Der Geist hilft unser Schwachheit auf

Johann Sebastian Bach

Der Geist hilft unser Schwachheit auf


About this work

Der Geist hilft unser Schwacheit auf, BWV 226 ("The Spirit Helpeth Our Infirmities") is one of five motets firmly ascribed to Bach. The small number compared with the composer's substantial output of cantatas may be accounted for by the fact that he was under no obligation to provide motets for liturgical use. The present work is in fact the only motet composed by Bach for which a specific purpose is known. It was composed for the funeral service of Johann Heinrich Ernesti, the elderly rector of the Thomasschule in Leipzig; the funeral took place on October 20, 1729. Bach had enjoyed good relations with Ernesti, who was 70 by the time Bach took up his post at the Thomasschule in 1723, and composed one of his finest motets for the rector's funeral.

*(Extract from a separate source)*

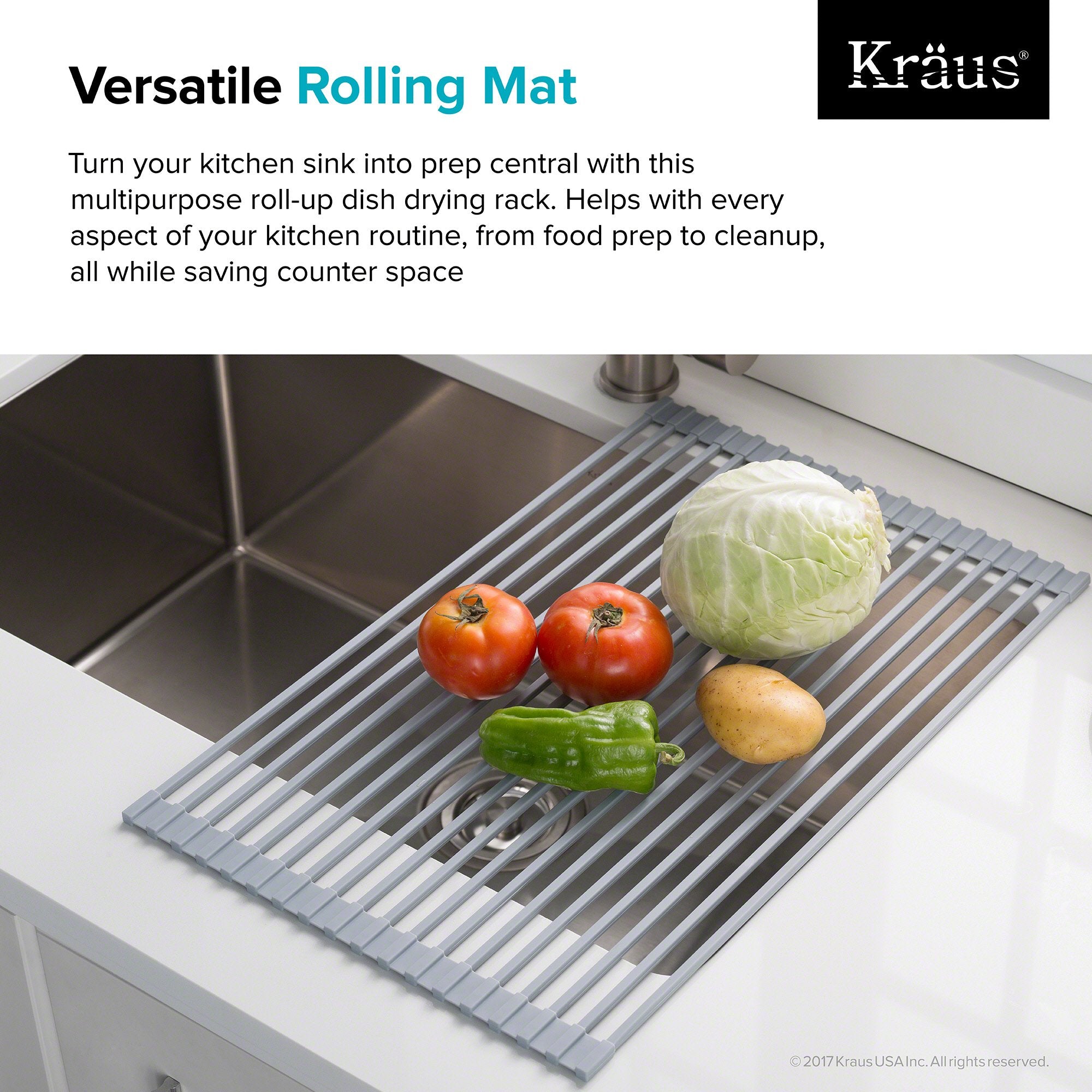 Kraus Drying Rack KRAUS Multipurpose Over Sink Roll-Up Dish Drying Rack in Grey — DirectSinks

The text is taken from Romans 8:26-27; Bach's setting is a continuous single movement divided into several sections. The unexpectedly animated opening chorus is scored for eight voices disposed as two four-part choirs, with the melodic line shared by the sopranos of each group. Mood and tempo change for the second section, a fugue in five parts. This gives way to a double fugue in four parts, with the two choirs combined. The motet is generally concluded with a four-part chorale harmonization of a stanza from Martin Luther's hymn "Komm, heiliger Geist," which, although composed by Bach, is not part of the original work; it might have been used later in the service. The survival of the original autograph parts shows that Bach included a continuo bass, with strings to double the first choir and winds the second. Instrumental doubling was not unusual in motets, although they are ostensibly an a cappella form.